For about a year, the Angels Initiative has been working with South African health professionals and the public in densely populated urban centres to raise awareness about stroke prevention and management.
Now the Angels Initiative is spreading its wings to other areas of South Africa – with the ambitious goal to reach up to 1000 doctors, paramedics, emergency care and other health service providers in some of the regional hospitals across smaller cities.
During this quarter, the Angels team will be holding meetings in Bloemfontein, Klerksdorp, East London, George and other towns.

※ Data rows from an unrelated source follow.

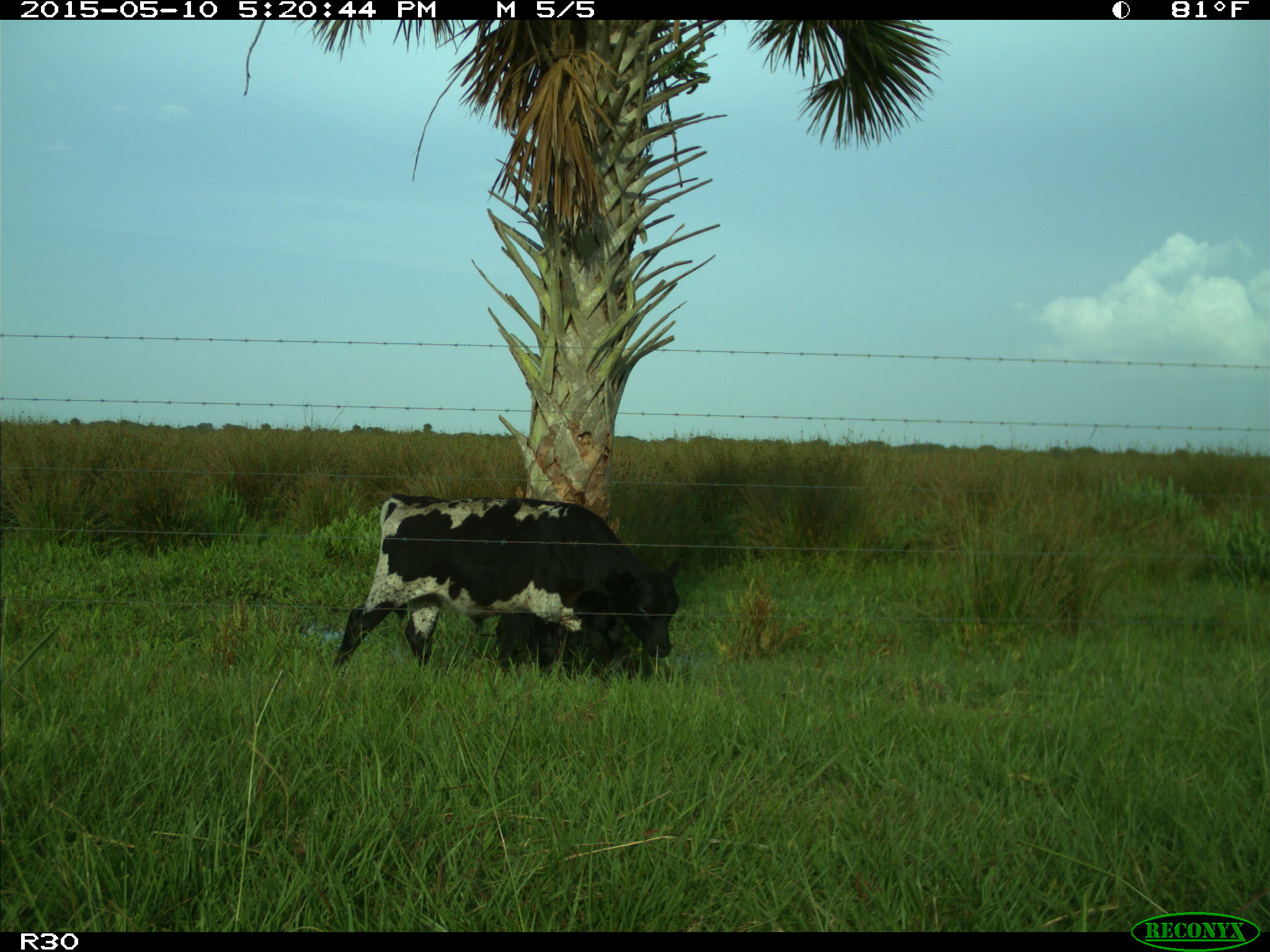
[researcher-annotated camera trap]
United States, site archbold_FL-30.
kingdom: Animalia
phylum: Chordata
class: Mammalia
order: Artiodactyla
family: Bovidae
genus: Bos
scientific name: Bos taurus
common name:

As World Stroke Day was on 29 October, there is impetus to create awareness and education around stroke.
“We anticipate that this will have a positive effect for numerous patients and healthcare professionals across the country,” comments Professor Feroza Motara, Head of Emergency Medicine at Wits University, who is also a member of the Angels Initiative’s steering committee.
Stroke is a ‘brain attack’ that occurs when oxygen supply to the brain is cut off by a blockage or damage to a blood vessel in the brain. This causes the brain cells to die, which can be fatal or result in disability.

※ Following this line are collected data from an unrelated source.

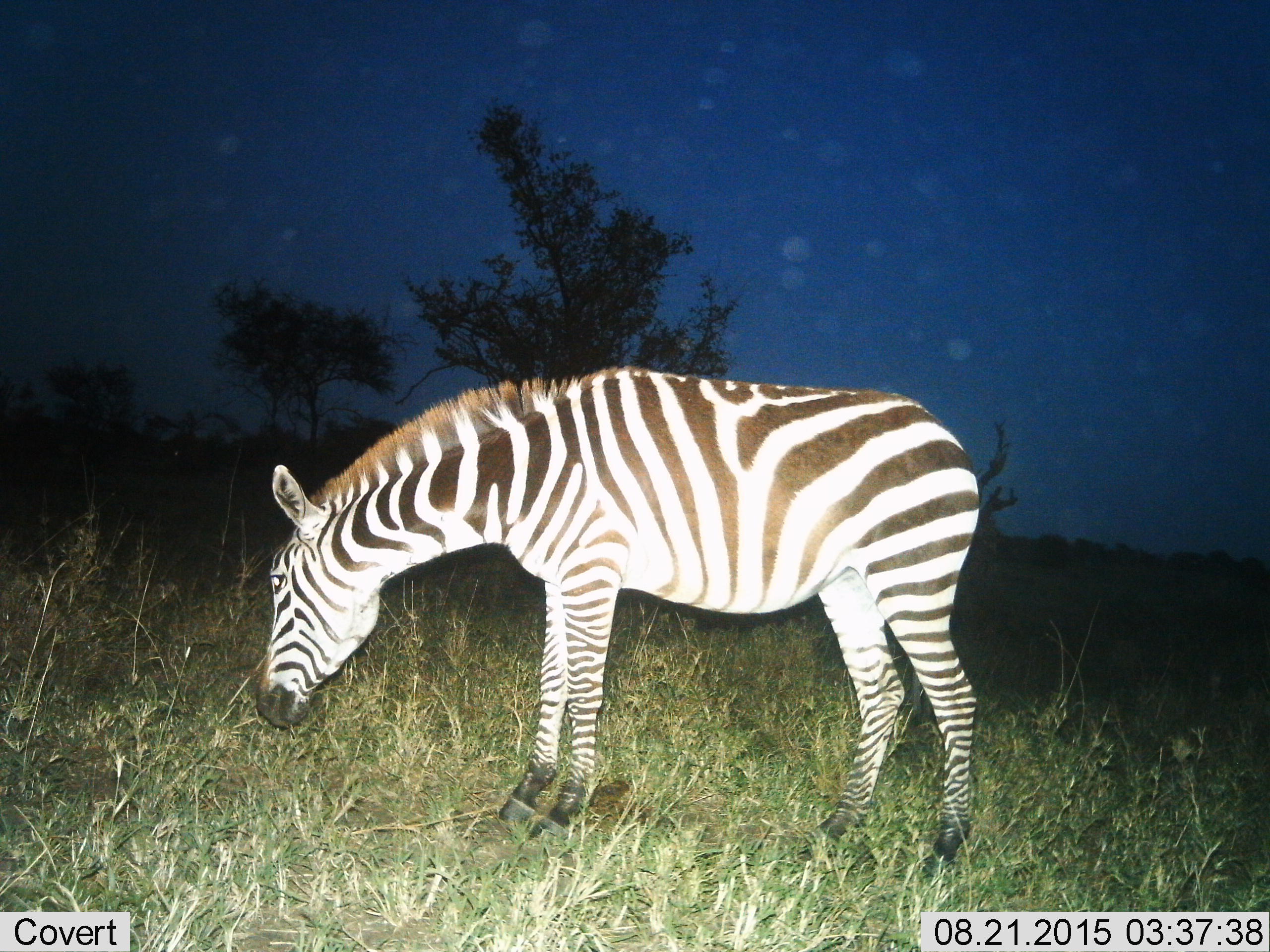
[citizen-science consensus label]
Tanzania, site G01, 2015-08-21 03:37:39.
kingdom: Animalia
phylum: Chordata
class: Mammalia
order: Perissodactyla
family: Equidae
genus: Equus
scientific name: Equus quagga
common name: plains zebra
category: zebra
Zebra (plains zebra) (Equus quagga), count 1. Behavior (volunteer vote fractions): standing 65%, resting 5%, moving 5%, interacting 0%. Young present (vote fraction): 0%. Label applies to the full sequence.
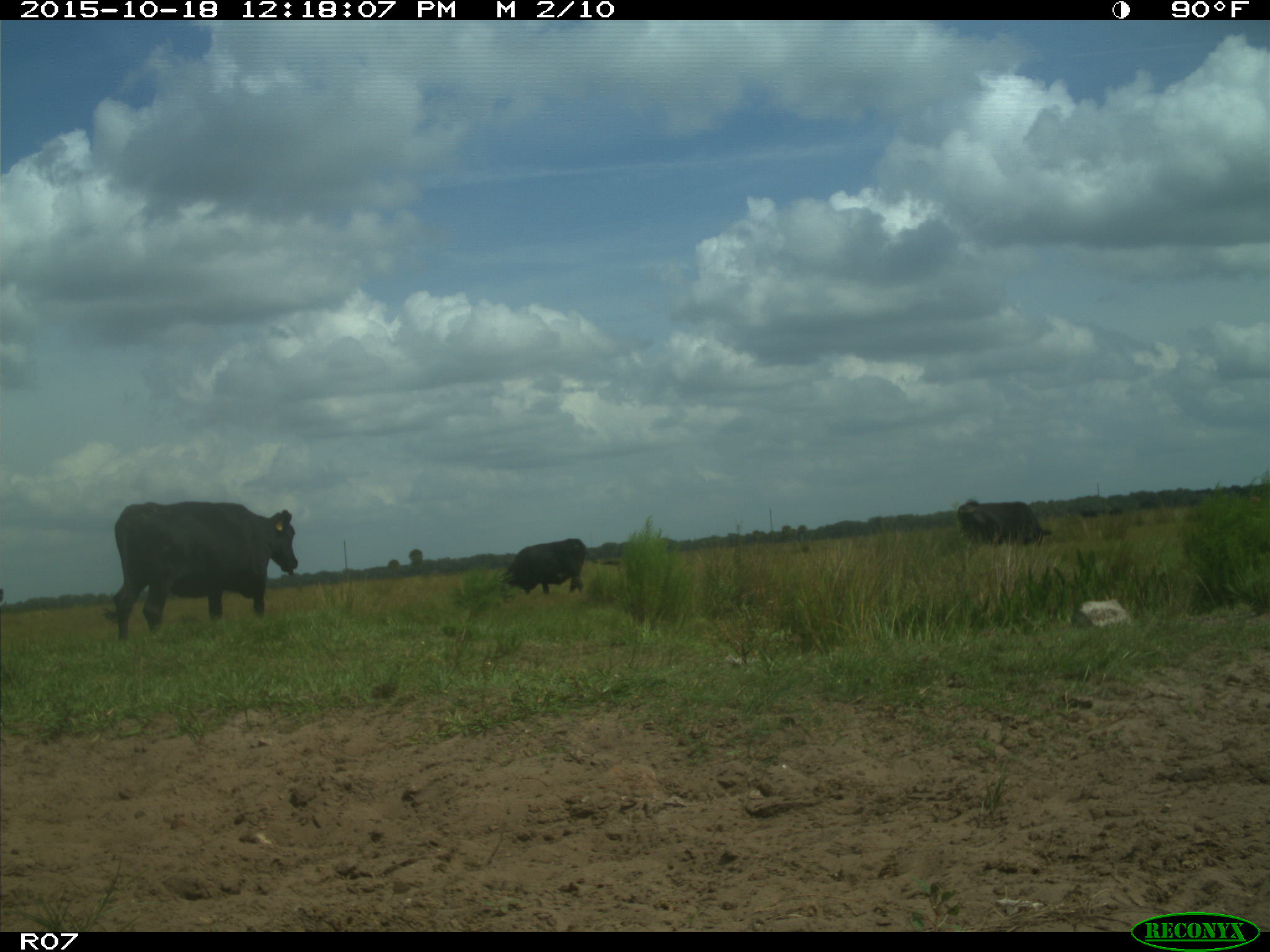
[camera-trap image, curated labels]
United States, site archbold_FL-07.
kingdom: Animalia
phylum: Chordata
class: Mammalia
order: Artiodactyla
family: Bovidae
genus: Bos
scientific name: Bos taurus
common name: domestic cow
Bos taurus (domestic cow).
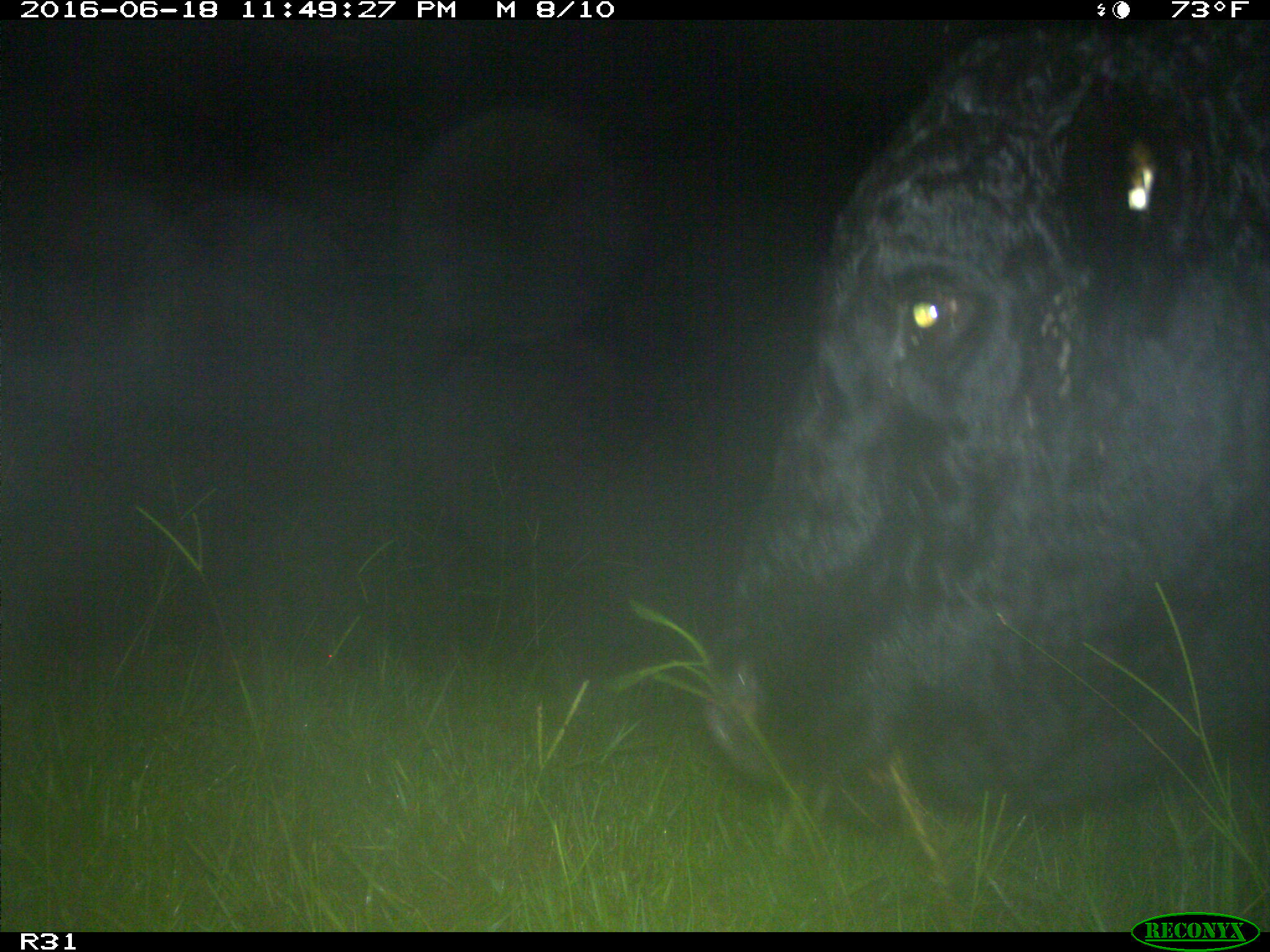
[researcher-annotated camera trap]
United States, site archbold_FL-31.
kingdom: Animalia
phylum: Chordata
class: Mammalia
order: Artiodactyla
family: Bovidae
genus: Bos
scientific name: Bos taurus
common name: domestic cow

The chances of recovery for stroke sufferers depend on somebody recognising that they are experiencing a stroke and getting them to an emergency hospital fast. Such a facility should have well-trained staff and specialised diagnostic equipment to establish whether a stroke has been caused by a blockage in a blood vessel supplying the brain, or by the rupture of a damaged blood vessel which causes bleeding in the brain.
The Angels Initiative’s awareness-raising and training activities, supported by medical company Boehringer Ingelheim, the Heart and Stroke Foundation, stroke support groups, regional health departments and other role-players are complemented with efforts to improve the ability of hospitals to diagnose stroke and provide treatment.